5. Legal Proceedings

When the Company becomes aware of a claim or potential claim, the Company assesses the likelihood of any loss or exposure. The Company discloses information regarding each material claim where the likelihood of a loss contingency is probable or reasonably possible. If a loss contingency is probable and the amount of the loss can be reasonably estimated, the Company records an accrual for the loss. In such cases, there may be an exposure to potential loss in excess of the amount accrued. Where a loss is not probable but is reasonably possible or where a loss in excess of the amount accrued is reasonably possible, the Company discloses an estimate of the amount of the loss or range of possible losses for the claim if a reasonable estimate can be made, unless the amount of such reasonably possible losses is not material to the Company’s financial position, results of operations or cash flows. Unless otherwise stated below, for each of the matters described below, the Company has either recorded an accrual for losses that are probable and reasonably estimable or has determined that, while a loss is reasonably possible (including potential losses in excess of the amounts accrued by the Company), a reasonable estimate of the amount of loss or range of possible losses with respect to the claim or in excess of amounts already accrued by the Company cannot be made. The ability to predict the ultimate outcome of such matters involves judgments, estimates and inherent uncertainties. The actual outcome of such matters could differ materially from management’s estimates.

Data extract –
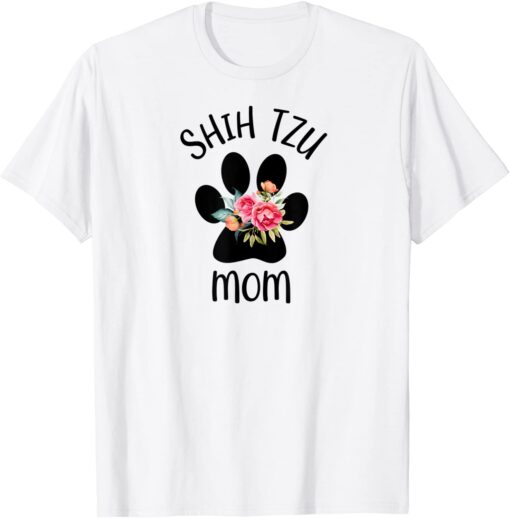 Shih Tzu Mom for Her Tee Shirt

==

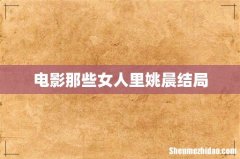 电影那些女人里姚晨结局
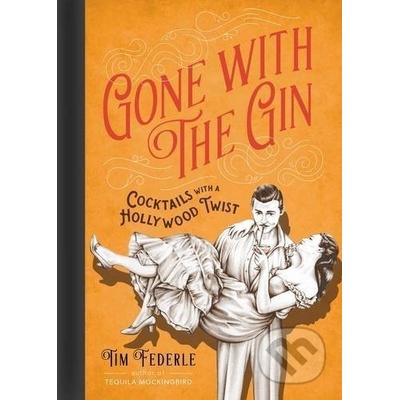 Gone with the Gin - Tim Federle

Activity A –
In the legal proceedings section, what does the Company do when a loss contingency is probable and the amount of the loss can be reasonably estimated?
Activity B –
Can you summarize the legal proceedings section in two sentences?
Activity C –
Do the following statements agree with the legal proceedings section? Answer yes or no for each, quoting the words that decide it.
(i) The Company discloses an estimate of reasonably possible losses even when those losses are not material to its financial position.
(ii) The actual outcome of the matters could differ materially from management's estimates.
(iii) Once the Company records an accrual, there is no exposure to loss beyond the amount accrued.

Written response A –
It records an accrual for the loss.

Written response B –
The Company assesses the likelihood of loss from claims, records an accrual when a loss is probable and reasonably estimable, and discloses material claims where a loss is probable or reasonably possible, including an estimate or range of reasonably possible losses when one can be made and is material. Predicting the ultimate outcome of such matters involves judgments, estimates and inherent uncertainties, and actual outcomes could differ materially from management's estimates.

Written response C –
(i) No: "unless the amount of such reasonably possible losses is not material to the Company’s financial position, results of operations or cash flows"
(ii) Yes: "The actual outcome of such matters could differ materially from management’s estimates."
(iii) No: "there may be an exposure to potential loss in excess of the amount accrued"